Ninety-one per cent of injections took place within a week before or after the scheduled appointment: 19% on the exact day, 43% in the week before, and 29% in the week after. There were 6.5% which were more than a week early and 2.8% that were more than a week late (half of those were more than two weeks late). In all cases where more than a week had passed after the scheduled date, people were given a week’s worth of oral therapy to take to cover the trough in drug levels. One person had a one-month gap between their next two injections.

Patient satisfaction with their therapy was measured with a validated questionnaire which asked 11 questions scored from zero (totally unsatisfied) to six (totally satisfied), leading to a maximum possible score of 66 points. The average score at baseline was already high at 55.3 but after six months had risen to 60.6 – or, to put it another way, the dissatisfaction score had halved from 10.7 to 5.4.
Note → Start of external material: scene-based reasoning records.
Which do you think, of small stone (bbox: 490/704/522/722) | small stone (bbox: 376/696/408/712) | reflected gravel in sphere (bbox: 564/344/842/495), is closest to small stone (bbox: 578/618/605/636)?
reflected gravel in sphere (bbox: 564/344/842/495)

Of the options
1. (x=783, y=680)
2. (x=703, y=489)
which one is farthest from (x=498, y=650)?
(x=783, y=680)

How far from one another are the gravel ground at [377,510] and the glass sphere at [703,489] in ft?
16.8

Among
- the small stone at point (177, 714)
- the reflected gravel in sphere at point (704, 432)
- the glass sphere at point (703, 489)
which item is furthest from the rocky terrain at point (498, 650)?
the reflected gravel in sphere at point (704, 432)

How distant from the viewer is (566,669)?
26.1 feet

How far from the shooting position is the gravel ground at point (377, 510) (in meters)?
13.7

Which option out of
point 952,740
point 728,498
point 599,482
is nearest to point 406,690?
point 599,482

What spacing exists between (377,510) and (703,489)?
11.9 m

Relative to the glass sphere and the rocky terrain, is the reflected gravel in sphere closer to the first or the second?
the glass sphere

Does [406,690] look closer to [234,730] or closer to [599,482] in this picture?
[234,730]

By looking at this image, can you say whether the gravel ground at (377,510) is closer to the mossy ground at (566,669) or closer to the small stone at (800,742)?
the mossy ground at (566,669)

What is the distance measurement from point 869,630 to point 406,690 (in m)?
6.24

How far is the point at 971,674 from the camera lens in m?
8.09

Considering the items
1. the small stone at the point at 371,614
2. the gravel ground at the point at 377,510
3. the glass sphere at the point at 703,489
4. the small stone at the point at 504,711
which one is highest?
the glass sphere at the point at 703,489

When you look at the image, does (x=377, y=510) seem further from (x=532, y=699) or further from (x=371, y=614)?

In general, then, the injectable therapies were popular in those coming forward for this study, at least as virologically effective as oral therapies, and pretty well tolerated – only 3% dropped out due to injection site reactions, when another 2% dropped out due to intolerance of the lead-in oral pills.

The biggest issue would appear to be the difficulty of establishing if people have prior resistance: as another study at HIV Glasgow established, a combination of two or more risk factors (resistance, A6/A1 subtype and obesity) is associated with a higher risk of viral failure, though a single risk factor would not necessarily disqualify people from the injectables.

References

Borch J et al (presented by Jonsson-Oldenbüttel C). Six-month outcomes of every 2-months long-acting cabotegravir and rilpivirine in a real-world setting: effectiveness, adherence to injections and patient-reported outcomes from PLWHIV in the German CARLOS cohort. International Congress on Drug Therapy in HIV Infection (HIV Glasgow), abstract O43, October 2022.